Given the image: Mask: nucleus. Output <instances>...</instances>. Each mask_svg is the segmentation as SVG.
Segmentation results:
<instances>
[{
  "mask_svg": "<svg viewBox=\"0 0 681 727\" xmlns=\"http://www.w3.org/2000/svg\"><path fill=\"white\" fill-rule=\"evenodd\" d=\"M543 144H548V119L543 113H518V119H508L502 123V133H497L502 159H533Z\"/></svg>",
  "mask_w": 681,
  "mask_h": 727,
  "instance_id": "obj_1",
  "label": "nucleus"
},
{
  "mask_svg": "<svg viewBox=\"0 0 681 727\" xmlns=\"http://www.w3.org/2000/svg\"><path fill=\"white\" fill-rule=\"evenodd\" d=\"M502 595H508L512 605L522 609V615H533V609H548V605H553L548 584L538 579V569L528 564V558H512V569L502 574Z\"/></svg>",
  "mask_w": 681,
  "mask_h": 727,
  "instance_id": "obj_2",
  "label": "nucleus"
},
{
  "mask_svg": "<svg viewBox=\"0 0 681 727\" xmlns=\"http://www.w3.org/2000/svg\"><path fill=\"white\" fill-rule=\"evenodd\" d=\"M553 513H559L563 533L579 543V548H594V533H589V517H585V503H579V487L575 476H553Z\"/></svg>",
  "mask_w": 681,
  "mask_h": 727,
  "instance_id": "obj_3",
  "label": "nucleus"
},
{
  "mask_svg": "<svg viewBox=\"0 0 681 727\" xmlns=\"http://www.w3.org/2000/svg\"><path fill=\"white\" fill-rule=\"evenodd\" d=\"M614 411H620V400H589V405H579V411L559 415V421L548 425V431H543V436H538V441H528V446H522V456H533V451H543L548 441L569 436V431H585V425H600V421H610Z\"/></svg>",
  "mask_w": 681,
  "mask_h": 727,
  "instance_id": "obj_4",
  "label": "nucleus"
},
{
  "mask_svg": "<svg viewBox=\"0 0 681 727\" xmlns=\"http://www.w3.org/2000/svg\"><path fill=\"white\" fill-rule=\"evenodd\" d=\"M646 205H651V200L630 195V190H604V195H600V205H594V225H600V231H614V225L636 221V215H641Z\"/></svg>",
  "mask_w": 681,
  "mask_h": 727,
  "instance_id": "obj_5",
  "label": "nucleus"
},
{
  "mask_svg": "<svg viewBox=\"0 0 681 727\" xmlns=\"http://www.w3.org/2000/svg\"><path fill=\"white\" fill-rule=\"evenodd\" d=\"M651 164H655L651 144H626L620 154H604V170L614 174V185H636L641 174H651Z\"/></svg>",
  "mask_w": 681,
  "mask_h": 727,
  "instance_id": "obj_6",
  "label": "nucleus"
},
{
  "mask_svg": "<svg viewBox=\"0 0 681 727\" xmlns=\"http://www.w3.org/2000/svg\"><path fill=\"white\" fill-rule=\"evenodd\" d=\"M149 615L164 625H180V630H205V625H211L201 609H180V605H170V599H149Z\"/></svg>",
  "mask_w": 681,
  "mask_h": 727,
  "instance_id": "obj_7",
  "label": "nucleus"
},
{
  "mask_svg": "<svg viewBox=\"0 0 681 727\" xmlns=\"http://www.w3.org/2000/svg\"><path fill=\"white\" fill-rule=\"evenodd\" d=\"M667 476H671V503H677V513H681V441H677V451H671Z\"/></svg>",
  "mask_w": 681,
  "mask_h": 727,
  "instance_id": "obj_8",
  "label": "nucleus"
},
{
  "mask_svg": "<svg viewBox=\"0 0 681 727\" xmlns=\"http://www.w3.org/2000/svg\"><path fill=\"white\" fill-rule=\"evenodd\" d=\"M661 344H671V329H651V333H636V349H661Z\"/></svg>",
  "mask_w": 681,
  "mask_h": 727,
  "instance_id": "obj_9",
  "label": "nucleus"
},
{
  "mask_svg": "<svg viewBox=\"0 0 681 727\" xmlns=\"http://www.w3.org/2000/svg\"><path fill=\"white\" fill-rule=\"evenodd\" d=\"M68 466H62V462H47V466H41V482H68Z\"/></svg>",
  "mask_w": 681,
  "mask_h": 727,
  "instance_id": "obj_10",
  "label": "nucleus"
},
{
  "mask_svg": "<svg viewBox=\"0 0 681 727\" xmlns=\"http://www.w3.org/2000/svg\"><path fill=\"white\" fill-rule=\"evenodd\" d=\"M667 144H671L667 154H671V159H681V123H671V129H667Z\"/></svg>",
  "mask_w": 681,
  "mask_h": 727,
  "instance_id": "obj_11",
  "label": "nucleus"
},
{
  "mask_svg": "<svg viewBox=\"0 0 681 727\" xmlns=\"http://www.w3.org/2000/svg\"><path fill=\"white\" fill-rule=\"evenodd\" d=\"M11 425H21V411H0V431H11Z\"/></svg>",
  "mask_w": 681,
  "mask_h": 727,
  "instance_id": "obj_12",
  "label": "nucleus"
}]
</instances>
•••••
— TASK BRIEF —
Pick out every line in the listing above that contains the string "instances", and copy each one.

— RESPONSE TO THIS TASK —
Given the image: Mask: nucleus. Output <instances>...</instances>. Each mask_svg is the segmentation as SVG.
<instances>
</instances>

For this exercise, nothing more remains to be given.